La galerie, comme l'avait remarqué Pardaillan, était sillonnée, en tous sens, par une infinité de moines qui paraissaient surtout garder les baies.

D'Espinosa s'arrêta devant la première porte qu'il rencontra.

—Monsieur le chevalier, dit-il d'une voix sans accent, je n'ai personnellement aucun sujet de haine contre vous. Me croyez-vous?

—Monsieur, dit froidement Pardaillan, puisque vous me faites l'honneur de me le dire, je ne saurais en douter.
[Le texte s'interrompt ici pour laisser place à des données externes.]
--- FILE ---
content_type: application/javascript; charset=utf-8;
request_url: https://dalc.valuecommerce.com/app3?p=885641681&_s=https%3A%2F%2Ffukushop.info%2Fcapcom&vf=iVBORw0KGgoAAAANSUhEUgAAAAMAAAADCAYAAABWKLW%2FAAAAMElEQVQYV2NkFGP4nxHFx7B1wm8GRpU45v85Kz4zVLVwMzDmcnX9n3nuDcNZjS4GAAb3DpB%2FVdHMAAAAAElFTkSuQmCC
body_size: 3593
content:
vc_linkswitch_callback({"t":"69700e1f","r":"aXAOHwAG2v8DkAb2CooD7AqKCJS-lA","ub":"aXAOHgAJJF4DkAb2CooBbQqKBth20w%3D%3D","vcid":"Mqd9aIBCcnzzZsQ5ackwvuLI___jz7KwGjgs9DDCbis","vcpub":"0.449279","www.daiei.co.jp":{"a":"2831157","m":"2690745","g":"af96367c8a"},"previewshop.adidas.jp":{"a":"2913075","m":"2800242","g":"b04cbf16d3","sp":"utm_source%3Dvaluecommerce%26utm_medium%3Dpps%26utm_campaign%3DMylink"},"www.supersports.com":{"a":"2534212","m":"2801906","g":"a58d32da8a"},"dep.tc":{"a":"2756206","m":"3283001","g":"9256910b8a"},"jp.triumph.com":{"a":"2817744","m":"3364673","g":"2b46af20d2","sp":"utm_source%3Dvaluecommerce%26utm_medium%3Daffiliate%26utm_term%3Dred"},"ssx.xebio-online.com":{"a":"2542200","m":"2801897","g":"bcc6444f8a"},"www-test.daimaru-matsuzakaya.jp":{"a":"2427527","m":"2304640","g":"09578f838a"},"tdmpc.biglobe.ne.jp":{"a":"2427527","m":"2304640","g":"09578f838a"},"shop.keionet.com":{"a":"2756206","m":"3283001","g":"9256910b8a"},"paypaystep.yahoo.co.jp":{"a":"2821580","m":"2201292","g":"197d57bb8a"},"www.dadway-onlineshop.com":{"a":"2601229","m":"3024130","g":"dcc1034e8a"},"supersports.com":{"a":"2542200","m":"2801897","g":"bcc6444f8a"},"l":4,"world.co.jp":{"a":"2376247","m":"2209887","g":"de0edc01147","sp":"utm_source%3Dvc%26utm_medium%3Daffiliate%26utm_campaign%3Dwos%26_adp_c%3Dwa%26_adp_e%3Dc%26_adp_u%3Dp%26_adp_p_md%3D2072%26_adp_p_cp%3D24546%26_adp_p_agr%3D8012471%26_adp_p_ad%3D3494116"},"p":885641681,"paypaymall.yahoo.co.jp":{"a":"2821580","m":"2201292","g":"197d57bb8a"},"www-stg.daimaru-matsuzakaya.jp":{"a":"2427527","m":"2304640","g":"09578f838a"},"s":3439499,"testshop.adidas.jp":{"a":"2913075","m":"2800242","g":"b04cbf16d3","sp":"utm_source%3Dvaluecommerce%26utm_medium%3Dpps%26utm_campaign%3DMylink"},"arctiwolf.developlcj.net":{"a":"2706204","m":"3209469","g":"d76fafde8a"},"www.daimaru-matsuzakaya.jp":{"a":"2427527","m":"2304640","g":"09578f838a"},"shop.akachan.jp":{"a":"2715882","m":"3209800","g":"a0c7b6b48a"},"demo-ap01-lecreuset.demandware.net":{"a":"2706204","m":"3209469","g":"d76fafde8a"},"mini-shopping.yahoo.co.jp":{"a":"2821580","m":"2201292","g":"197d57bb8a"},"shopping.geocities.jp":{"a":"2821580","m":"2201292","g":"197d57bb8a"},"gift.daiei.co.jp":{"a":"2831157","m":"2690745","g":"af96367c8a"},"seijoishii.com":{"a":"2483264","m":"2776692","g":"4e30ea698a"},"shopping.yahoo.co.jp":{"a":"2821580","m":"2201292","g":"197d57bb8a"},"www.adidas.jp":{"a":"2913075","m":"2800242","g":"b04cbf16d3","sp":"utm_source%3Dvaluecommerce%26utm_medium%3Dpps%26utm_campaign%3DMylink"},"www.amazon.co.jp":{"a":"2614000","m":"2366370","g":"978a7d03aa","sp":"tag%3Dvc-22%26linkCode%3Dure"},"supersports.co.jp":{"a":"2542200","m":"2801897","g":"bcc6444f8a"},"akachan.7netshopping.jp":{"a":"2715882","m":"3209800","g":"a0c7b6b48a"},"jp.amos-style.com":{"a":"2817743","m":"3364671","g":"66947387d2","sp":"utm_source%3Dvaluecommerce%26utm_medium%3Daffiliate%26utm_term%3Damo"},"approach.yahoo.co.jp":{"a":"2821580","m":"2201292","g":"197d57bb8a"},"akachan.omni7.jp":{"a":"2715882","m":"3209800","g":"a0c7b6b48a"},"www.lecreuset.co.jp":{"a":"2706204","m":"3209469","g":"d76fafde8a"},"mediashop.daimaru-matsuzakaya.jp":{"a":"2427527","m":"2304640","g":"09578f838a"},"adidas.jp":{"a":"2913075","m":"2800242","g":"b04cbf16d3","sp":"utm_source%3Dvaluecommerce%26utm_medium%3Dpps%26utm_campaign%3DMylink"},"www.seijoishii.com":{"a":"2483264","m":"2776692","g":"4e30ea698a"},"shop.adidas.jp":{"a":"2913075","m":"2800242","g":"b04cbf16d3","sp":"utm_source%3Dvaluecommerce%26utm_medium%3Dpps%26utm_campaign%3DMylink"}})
D'Espinosa opina gravement de la tête et reprit:

—Mais je suis investi de fonctions redoutables, terribles, et, quand je suis dans l'exercice de ces fonctions, l'homme que je suis doit s'effacer, céder complètement la place au grand inquisiteur, c'est-à-dire à un être exceptionnel, inaccessible à tout sentiment de pitié, froidement implacable dans l'accomplissement des devoirs de sa charge. En ce moment c'est le grand inquisiteur qui vous parle.

—Eh! morbleu! monsieur, ce que vous avez à dire est donc si difficile! Que redoutez-vous! Je suis seul, sans armes, à votre merci. Grand inquisiteur ou non, videz votre sac un bon coup et n'en parlons plus.

—Vous avez insulté à la majesté royale. Vous êtes condamné. Vous devez mourir.